TEXTE FOURNI.
C'est très surprenant car je m'attendais à voir une comédie lourdingue typique des années 80, mal filmée, avec un Nicolas Cage en roue libre, et bien c'est tout le contraire.


Le film est sûrement victime de ses nombreux memes/.gif/courts extraits videos qui ont été partagés ces dix dernières années sur internet, et où l'on voit essentiellement Cage faire les gros yeux et jouer comme un débile, art qu'il maîtrise à la perfection.


En fait on a un film profondément angoissant, bizarre, déconcertant à tous les niveaux, jouant sur plusieurs registres sans qu'on puisse clairement l'insérer dans une catégorie précise (comédie, fantastique, horreur, chronique sociale sur le monde du travail - D'ailleurs on perçoit clairement toute la détresse des marketeux qui ne savent pas comment vendre ce film et qui le transforment en une espèce de comédie romantique légère et sympatoche dans la bande-annonce d'origine du film).

LISTE EXTRAITE.

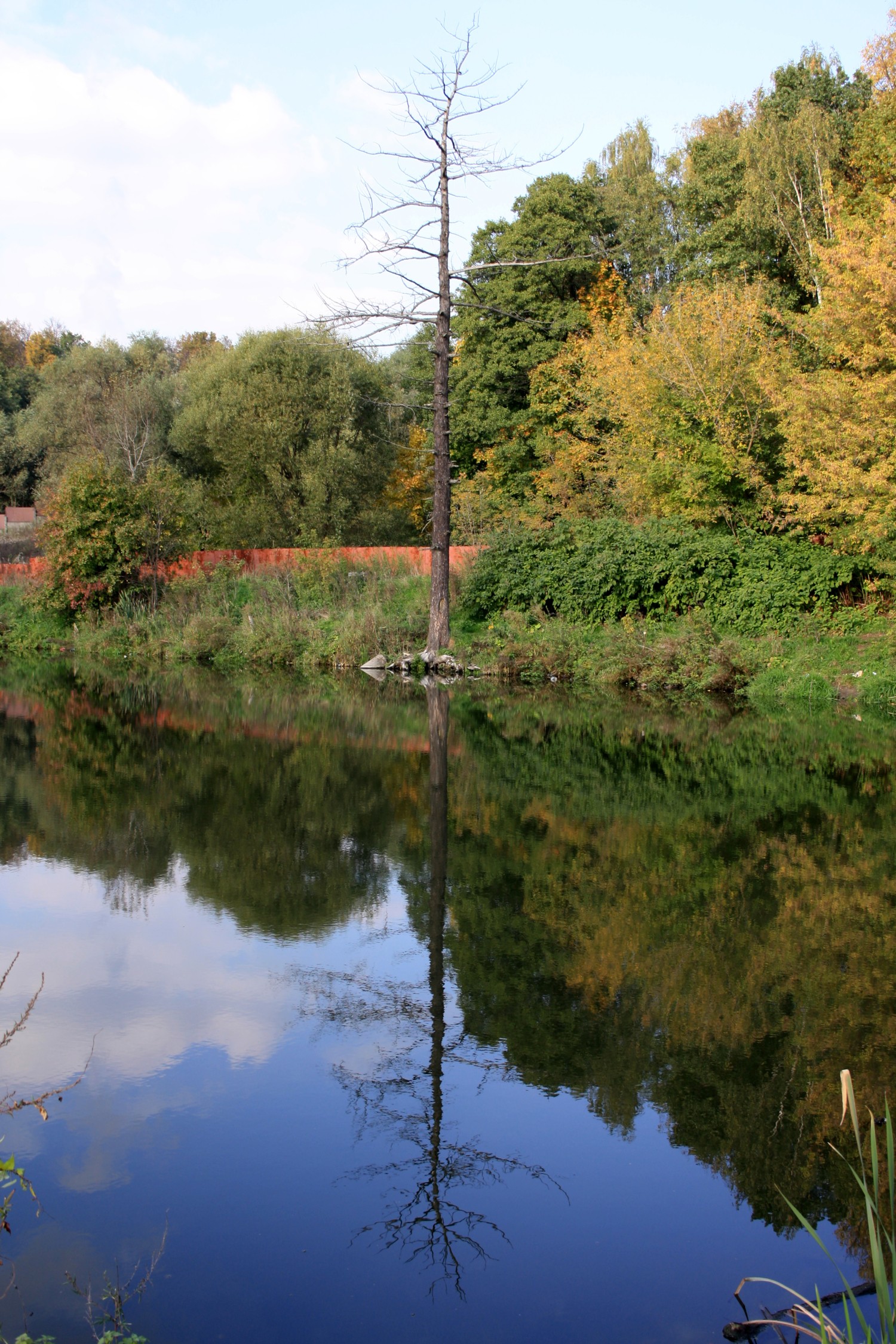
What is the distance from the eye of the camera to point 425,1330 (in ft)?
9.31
---
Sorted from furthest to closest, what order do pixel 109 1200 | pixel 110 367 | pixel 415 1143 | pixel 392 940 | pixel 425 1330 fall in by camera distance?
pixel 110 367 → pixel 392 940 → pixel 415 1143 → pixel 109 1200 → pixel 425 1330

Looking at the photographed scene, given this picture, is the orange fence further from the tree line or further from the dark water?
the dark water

CONSIGNES.
a: D'après la critique du film avec Nicolas Cage, en quoi la bande-annonce d'origine transforme-t-elle le film ?
b: Reprenez le passage de la critique du film avec Nicolas Cage allant de « Le film est » jusqu'à « d'origine du film). », en substituant « inquiétant » à « angoissant ».
c: Prolongez la critique du film avec Nicolas Cage à la suite de sa dernière phrase.

RÉPONSES AUX CONSIGNES.
a: En une espèce de comédie romantique légère et sympatoche.

b:
Le film est sûrement victime de ses nombreux memes/.gif/courts extraits videos qui ont été partagés ces dix dernières années sur internet, et où l'on voit essentiellement Cage faire les gros yeux et jouer comme un débile, art qu'il maîtrise à la perfection.


En fait on a un film profondément inquiétant, bizarre, déconcertant à tous les niveaux, jouant sur plusieurs registres sans qu'on puisse clairement l'insérer dans une catégorie précise (comédie, fantastique, horreur, chronique sociale sur le monde du travail - D'ailleurs on perçoit clairement toute la détresse des marketeux qui ne savent pas comment vendre ce film et qui le transforment en une espèce de comédie romantique légère et sympatoche dans la bande-annonce d'origine du film).

c:
Mais c'est aussi un film d'errance, de déambulations nocturnes dans un Manhattan délavé et sinistre. On pourrait très bien penser à du Jarmusch 1ère époque, voire pourquoi pas à du Cassavetes. Sauf que les errances en compagnie de Nicolas Cage sont extrêmement ludiques et beaucoup moins plombantes que dans les exemples précités.


Et évidemment le parallèle avec "After hours" saute aux yeux, même sans savoir qu'il s'agit du même scénariste. Visuellement très semblable, avec ces mêmes quartiers interlopes ultra cinégéniques, filmés par une caméra en surplomb qui écrase des personnages qui ne sont plus que des silhouettes. Ces décors très ressemblants (l'inévitable séquence du "Diner" par exemple, où se retrouvaient déjà Rosanna Arquette et Griffin Dunne - Mais désormais Nic Cage y est absolument seul et abandonné - on a à ce sujet un ton beaucoup plus sinistre ici) Même sens du détail dans la représentation d'un monde grouillant de vie et pourrissant dans tous ses recoins.


Un film d'immersion où les éléments de récit son finalement de moindre importance (un peu à l'image récemment d'"il était une fois à Hollywood" de Tarantino), l'objectif étant de plonger véritablement le spectateur dans ce monde.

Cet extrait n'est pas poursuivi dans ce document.